The healthcare industry in the United States has shown great interest in blockchain technology, especially after the recent cyber attacks on medical research facilities working on COVID-19 vaccines.

According to the DevPro Journal, healthcare officials believe that adopting blockchain technology can provide data security against cybercriminals and hackers because it does not contain a central failure point. Users can only access data using a very complex access key, making ransomware and similar attacks null.

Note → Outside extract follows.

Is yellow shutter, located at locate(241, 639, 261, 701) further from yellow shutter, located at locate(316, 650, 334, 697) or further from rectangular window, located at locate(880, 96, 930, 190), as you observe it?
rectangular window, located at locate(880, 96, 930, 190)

What reinforces the idea of ​​applying blockchain technology in health institutions is that attacks have been repeated over the past two years. In 2018, health care institutions were subjected to more than one cyber-attack, which resulted in the penetration of more than 15 million patient records in 503 violations. DevPro Journal noted the number of breaches increased by 60% in 2019.

Healthcare industry players believe blockchain can provide a measure of data protection against hacker attacks. It will also offer many other advantages, such as providing safe and complete access to the patient’s global medical records. Patients also can control access to their data.

But while blockchain can help the industry, there are still plenty of challenges for adoption. 

Challenges that hinder the adoption of blockchain technology in the health sector

The first of these challenges is that all entities involved in patient care and medical research must adopt this new model of collaborative exchange of information with new read/write standards and the distributed platforms and systems needed to support this new blockchain technology.

The second challenge is the difficulty of processing large amounts of data in a single transaction such as an MRI image, a CAT scan, or even a genome sequence.

The third challenge is that Blockchain does not remove deleted or modified records; Instead, additional blocks are added to the chain to represent these deletions and modifications. This process results in the need for ever-increasing storage, which poses a great financial and technical challenge.

But even with these challenges, major healthcare players have gambled on the technology. The U.S. Food and Drug Administration (FDA) was one of the first to realize the potential for blockchain technology in the health sector. In 2017, the FDA partnered with IBM Watson to develop a secure exchange of medical records data using the blockchain.

Mount Sinai was also not far. In 2018, it opened a Biomedical Blockchain Research Center to evaluate its own medical research programs and its partnerships, and eMQT utilized blockchain to study the results of their sequencing of DNA from thousands of Africans with sickle cell disease.